Russia targeting urban centres, Biden announces new measures
Global News
U.S. President Joe Biden warned that if the Russian President Vladimir Putin didn’t “pay a price” for the invasion of Ukraine, the aggression wouldn’t stop with one country.
Latest updates as of 6:45 a.m. EST on Wednesday:
Ukraine’s leader decried Russia’s escalation of attacks on crowded cities as a blatant terror campaign, while U.S. President Joe Biden warned that if the Russian leader didn’t “pay a price” for the invasion, the aggression wouldn’t stop with one country.

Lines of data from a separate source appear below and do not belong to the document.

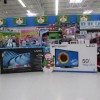 Walmart Gears Up for Days of Black Friday Sales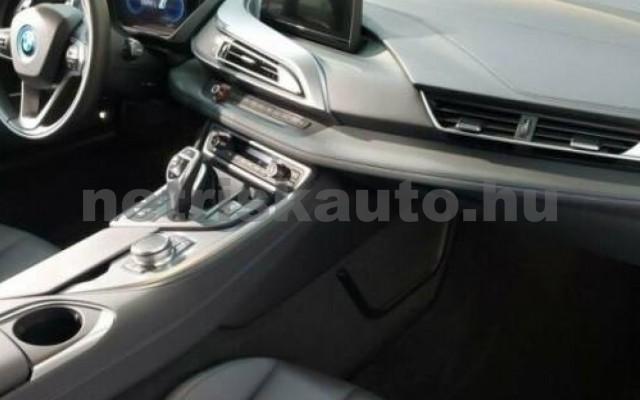 i8 személygépkocsi - 1499cm3 Hybrid 105415 8/8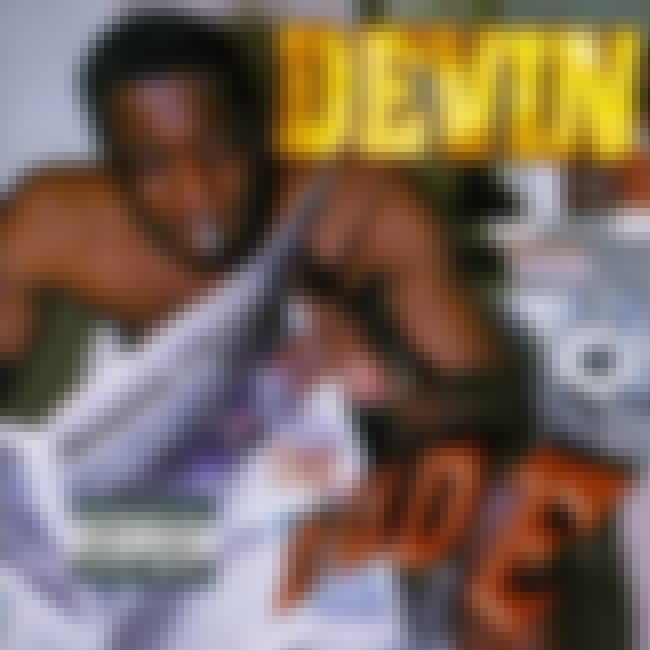 The Dude is listed (or ranked) 1 on the list The Best Devin The Dude Albums of All Time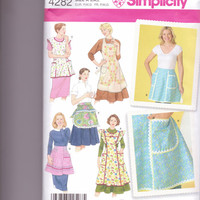 New Simplicity Pattern Vintage style apron small medium large  full apron half apron retro style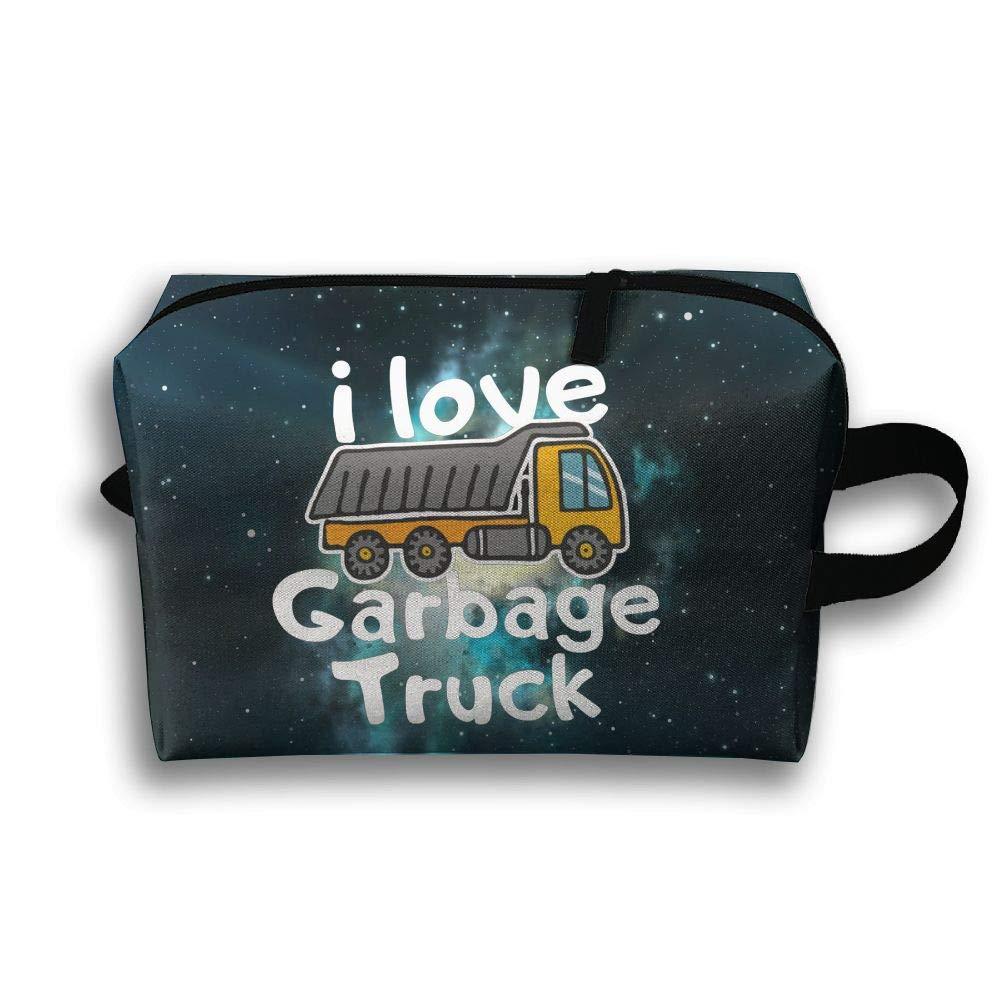 I Love Garbage Trucks Travel Bag Multifunction Portable Toiletry Bag Organizer Storage
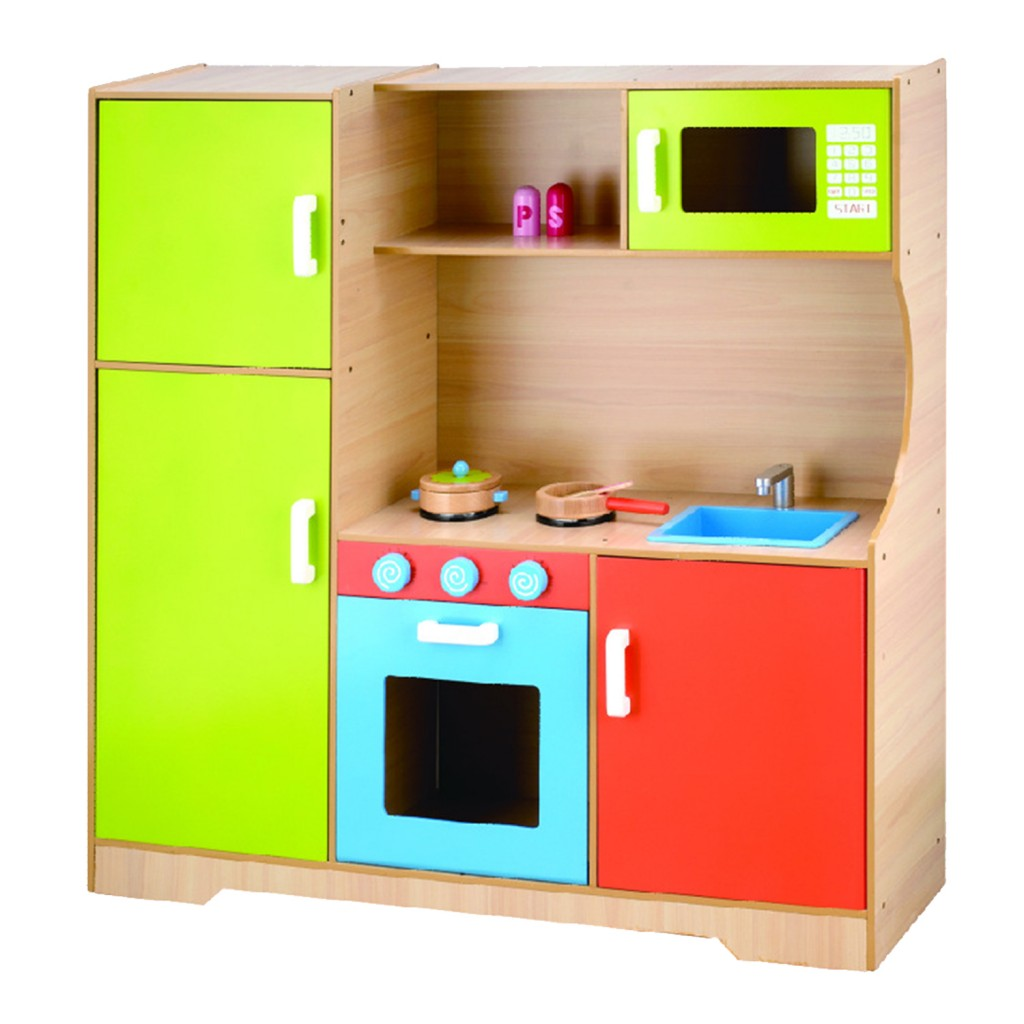 Young Mindz Wooden Deluxe Kitchen Playset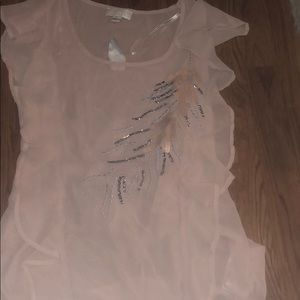 NWT Forever 21 blouse size XL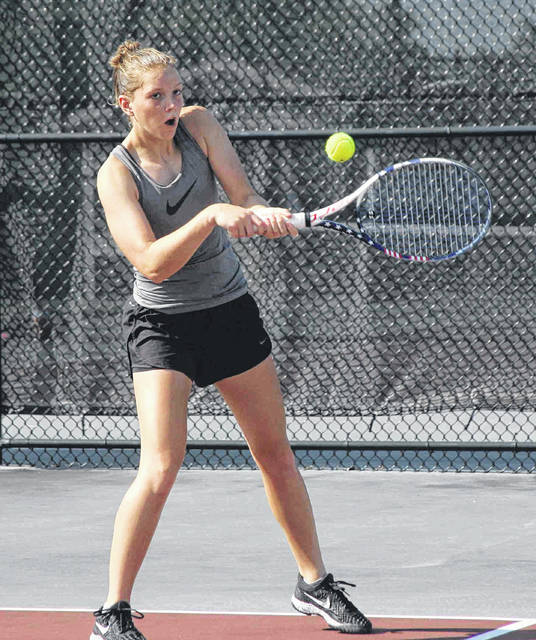 Erin Hotmire braces for a backhand shot Saturday during the second day of competition at the Lima Area Tennis Association's City Singles tournament at UNOH.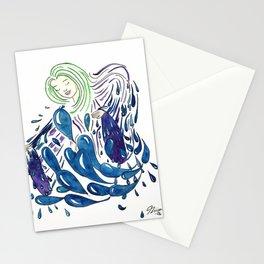 Rain Dance Stationery Cards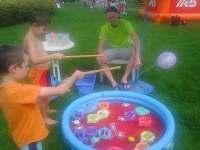 zábava pro děti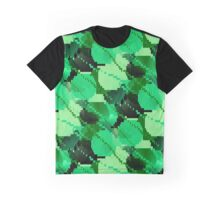 TRS-80 Camouflage Graphic T-Shirt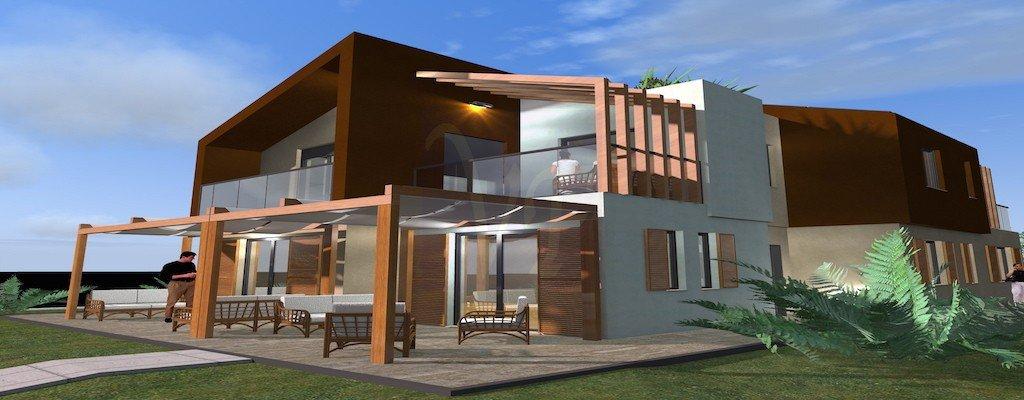 Sopraelevazione immobiliare diritti doveri e limiti for Sopraelevazione in legno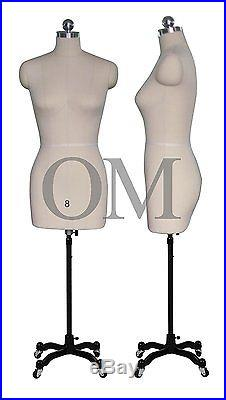 Pinnable Female Mannequin Dress Form, With Heavy Duty Rolling Base, Size 8 (mt 8)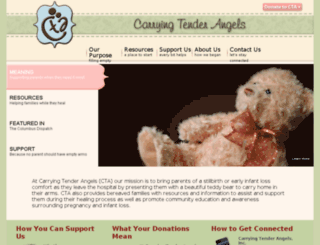 carryingtenderangels.org screenshot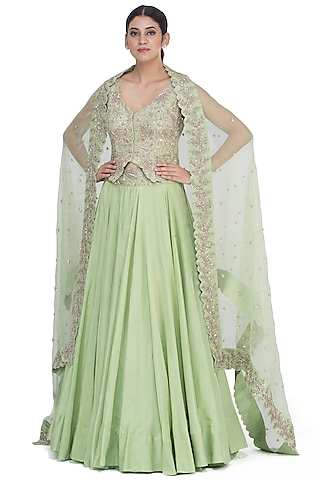 Green Embroidered Lehenga Set by Mrunalini Rao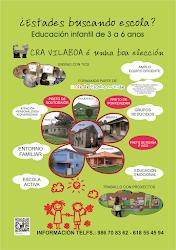 PUBLICACIÓN ADMITIDOS CURSO 2019 2020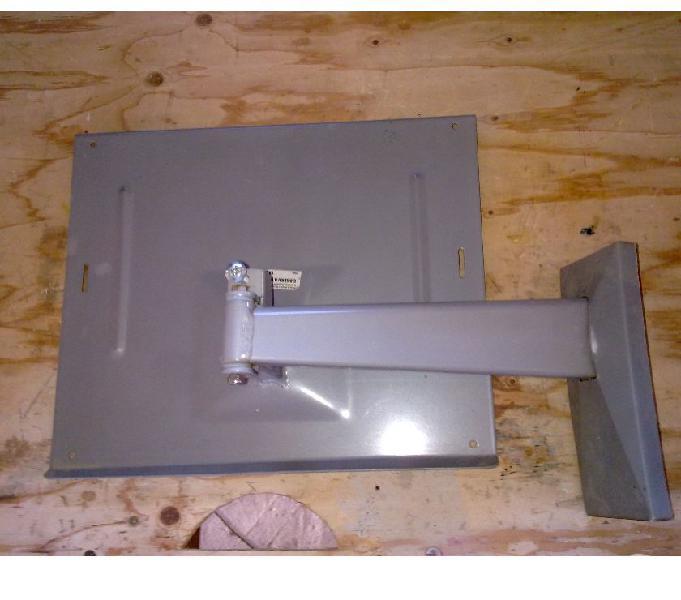 Per ambienti Regolabile Staffa a parete per la Sicurezza Luci-NUOVO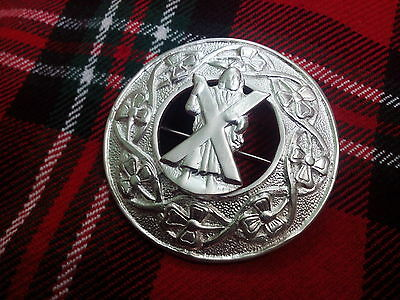 TC Men's Scottish Kilt Fly Plaid Brooches ST Andrew Silver Plated/Plaid Brooches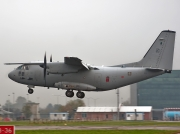 Alenia C-27J Spartan - MM62222 operated by Aeronautica Militare (Italian Air Force)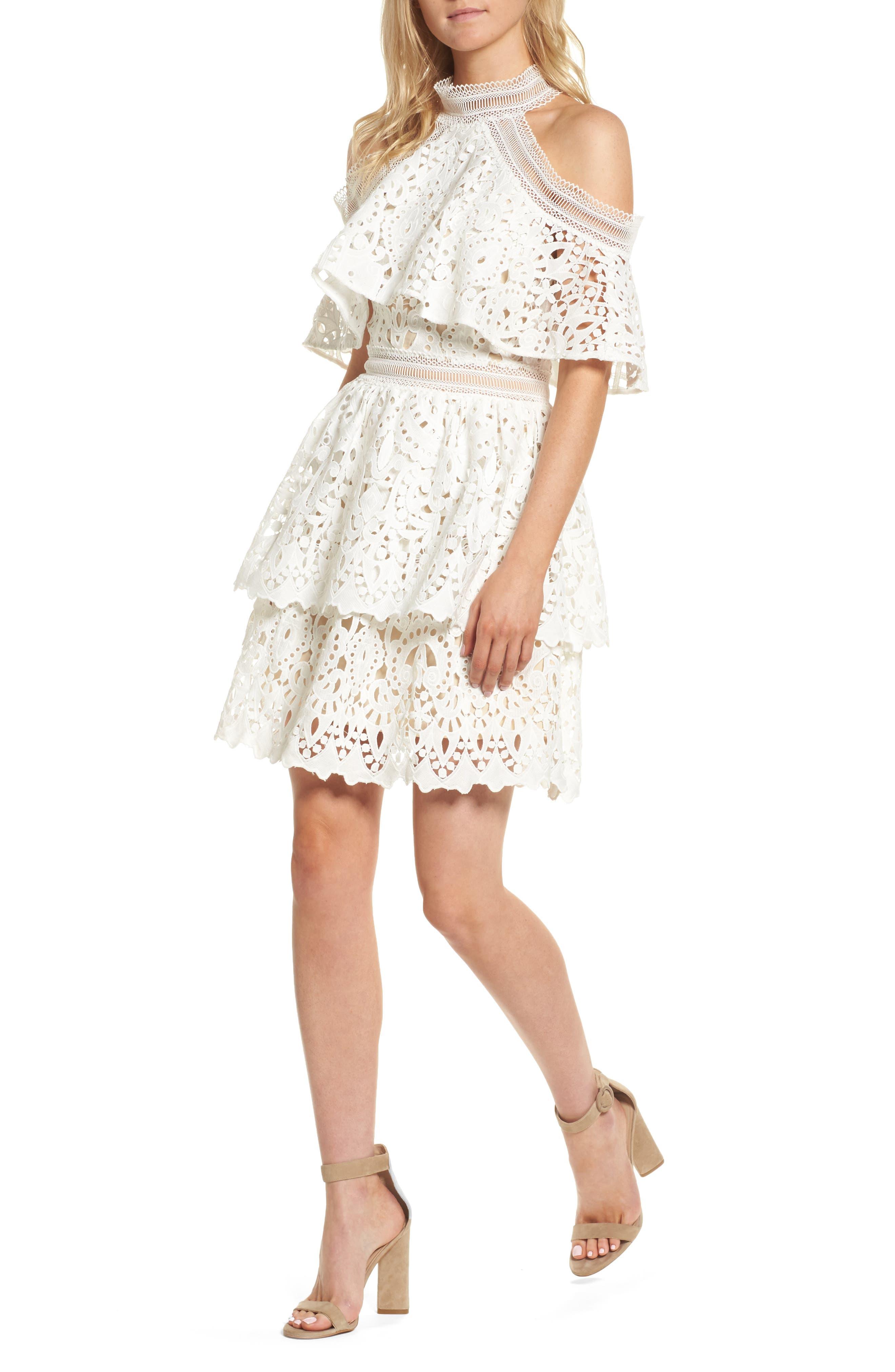 Saint Cloud Cold Shoulder Ruffle Dress,                             Main thumbnail 1, color,                             White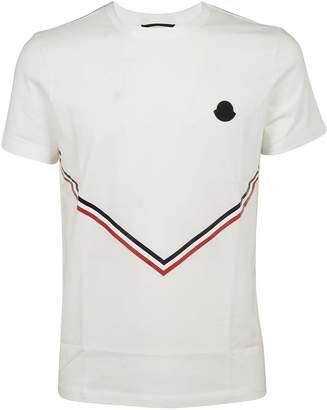 Moncler Tri-color Tape V T-shirt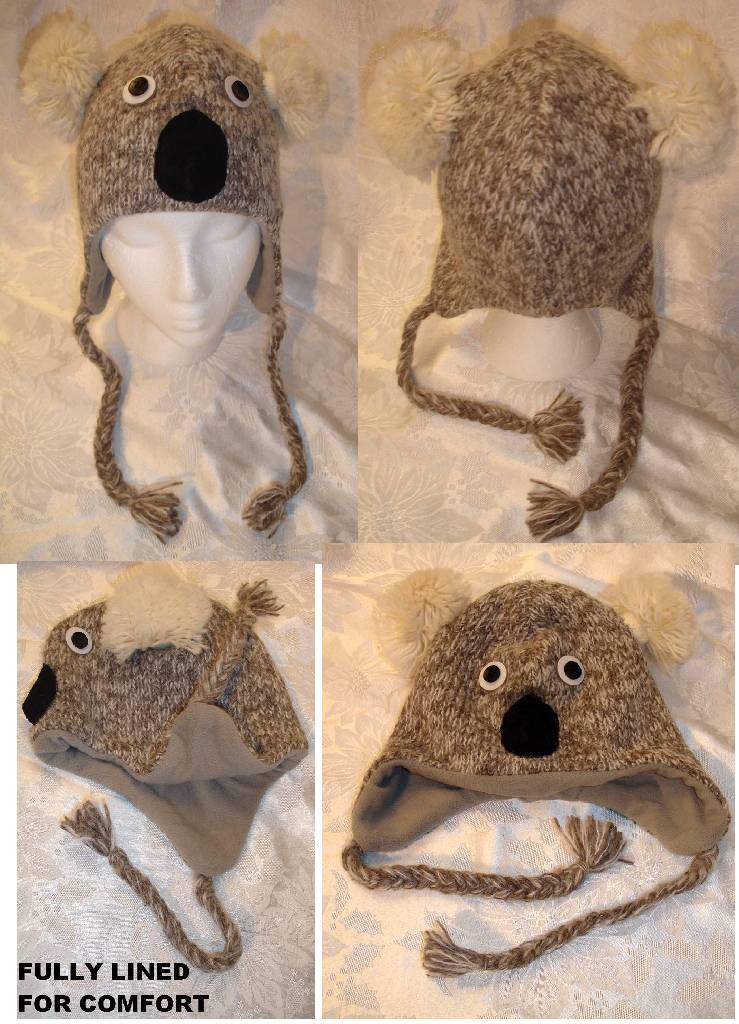 KOALA HAT knit LINED costume ADULT gray grey bear unisex delux MITTENS separa...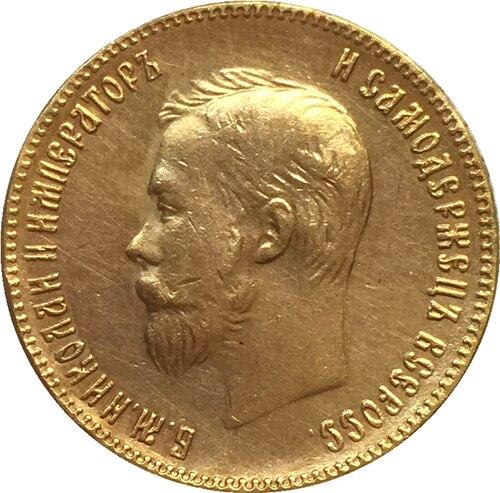 24-K mạ Vàng 1901 nga 10 Roubles gold Coin copy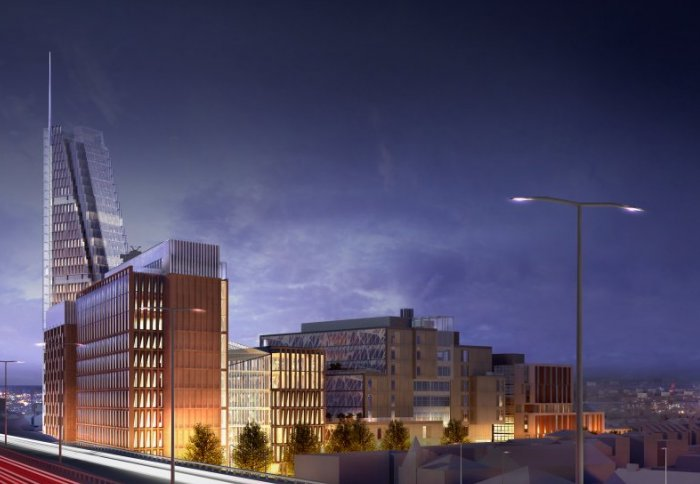 Work To Begin On White City Campus Apartments Imperial News College London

“Nobody will forgive. Nobody will forget,” Ukraine’s President Volodymyr Zelenskyy vowed after Tuesday’s bloodshed on the central square in Kharkiv, the country’s second-largest city, and the deadly bombing of a TV tower in the capital. He called the attack on the square “frank, undisguised terror” and a war crime.
The assault on Kharkiv continued Wednesday, even as Russia said it would be ready to resume talks with the Ukrainian side in the evening. A Russian strike on the regional police and intelligence headquarters, according to the Ukrainian state emergency service. It said three people were wounded.
The strike blew off the roof of the police building and set the top floor on fire, and pieces of the five-story building were strewn across adjacent streets, according to videos and photos released by the emergency service.
In Wednesday’s strikes, four people died, nine were wounded and rescuers pulled 10 people out of the rubble, according to the service.
Biden used his first State of the Union address to highlight the resolve of a reinvigorated Western alliance that has worked to rearm the Ukrainian military and adopt tough sanctions, which he said have left Russian President Vladimir Putin ”isolated in the world more than he has ever been.”
“Throughout our history we’ve learned this lesson — when dictators do not pay a price for their aggression, they cause more chaos,” Biden said. “They keep moving. And the costs and threats to America and the world keep rising.”